Metachondromatosis is inherited in an autosomal dominant manner, needing only one copy of the defective gene to cause the disorder. The cause of the disorder has been linked to an 11 base pair deletion in exon four of the PTPN11 gene (12q24.13). This deletion causes a frameshift, resulting in a nonsense mutation with a premature stop codon. This causes severe truncation and loss of function in the gene's protein product, tyrosine phosphatase SHP-2.

SHP-2 plays an important role in regulating expression of the Indian Hedgehog gene (IHH), which is associated with differentiation in chondrocytes (specialized cells in cartilage tissue). Individuals affected by metachondromatosis generally demonstrate high levels of IHH expression, which is believed to be responsible for the tumor growth.

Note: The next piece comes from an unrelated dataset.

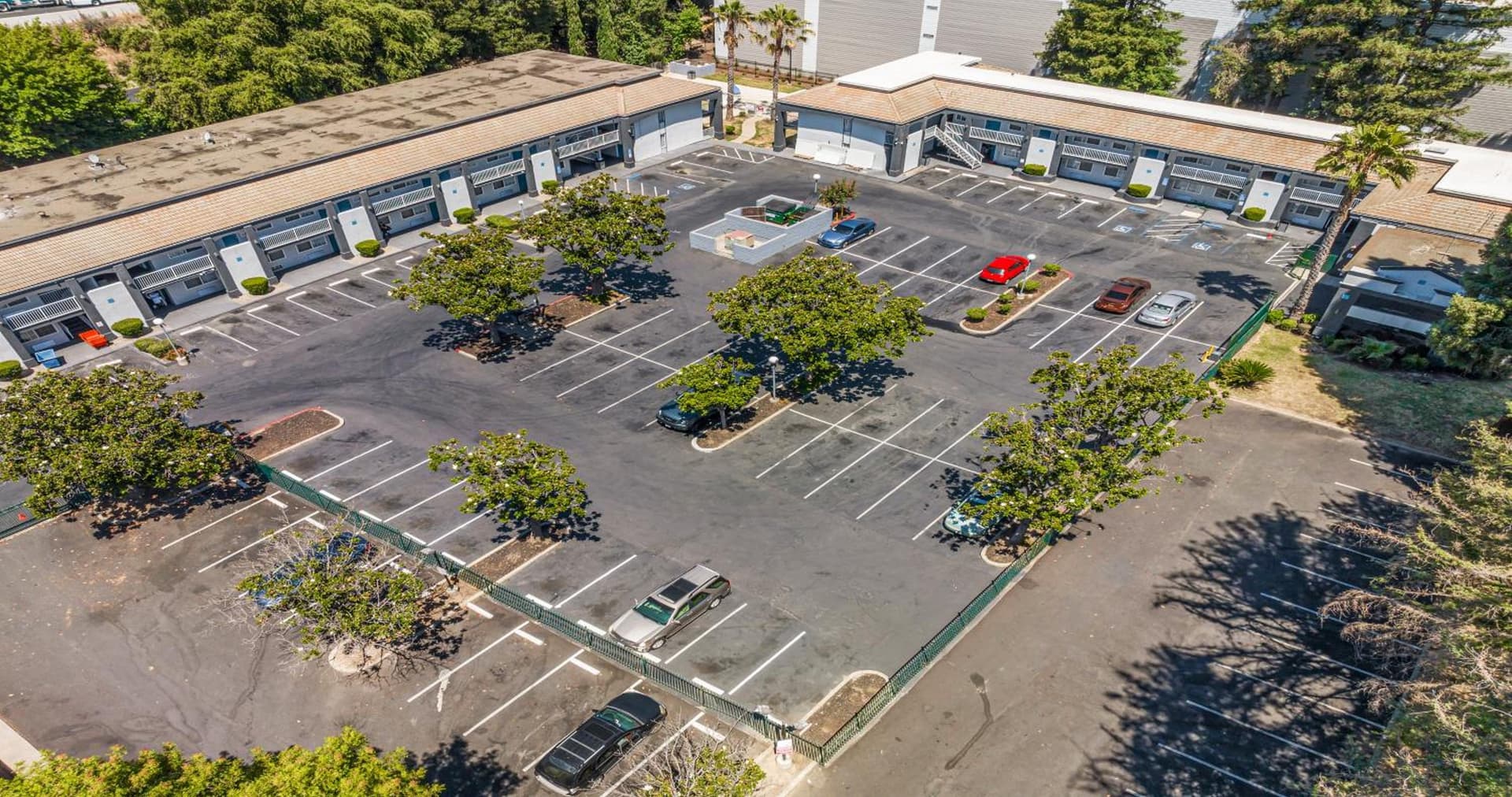 SureStay Plus Hotel by Best Western Sacramento North gallery photo in Sacramento, CA — image 68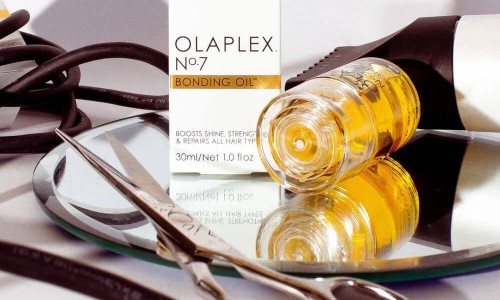 Olaplex 7 come si usa in un completo trattamento di ricostruzione molecolare dei capelli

Given that the mutation causes a loss of protein function and displays a dominant inheritance pattern, it is hypothesized that individuals homozygous for the disorder would display greater symptoms than heterozygous individuals, though insufficient data is available to evaluate these claims due to the rarity of the disease. Conversely, some heterozygous individuals have shown minimal effects, leading to the disorder's designation as incompletely penetrant. The cause of this is not fully understood, but may be due to other factors influencing IHH expression.

== Diagnosis ==
Because of its rarity, metachondromatosis is often a difficult disease to recognize and diagnose. Diagnosis can be made based on clinical observations and radiographic findings as well as family history. Using radiographic methods, osteochondromas can be seen at the metaphyses of the short tubular bones, such as those in the hands and feet, pointing towards the joints. Enchondromas would also be visible along with the osteochondromas. The differential diagnosis includes hereditary multiple osteochondromas. This is a condition in which the long bones are primarily affected, and the lesions point away from the joint or growth plate. This may also result in the shortening or deformity of the affected bones. Since metachondromatosis is hereditary, genetic counseling can be offered to patients and their families. Some available genetic tests for metachondromatosis are sequence analysis of the entire coding region, targeted variant analysis, deletion/duplication analysis, and a sequence analysis of select exons associated with the disorder.

== Treatment ==
Osteochondromas are usually painless, and in many cases, they spontaneously regress after the first or second decade of life. Most patients are asymptomatic, making medical intervention unnecessary. However, in extreme cases such as severe malalignment of the fingers and toes, surgery can be used to remove the osteochondromas.

== Epidemiology ==
Metachondromatosis is very rare, occurring in less than 1 in 1,000,000 people. Fewer than 40 cases have been reported around the world to date.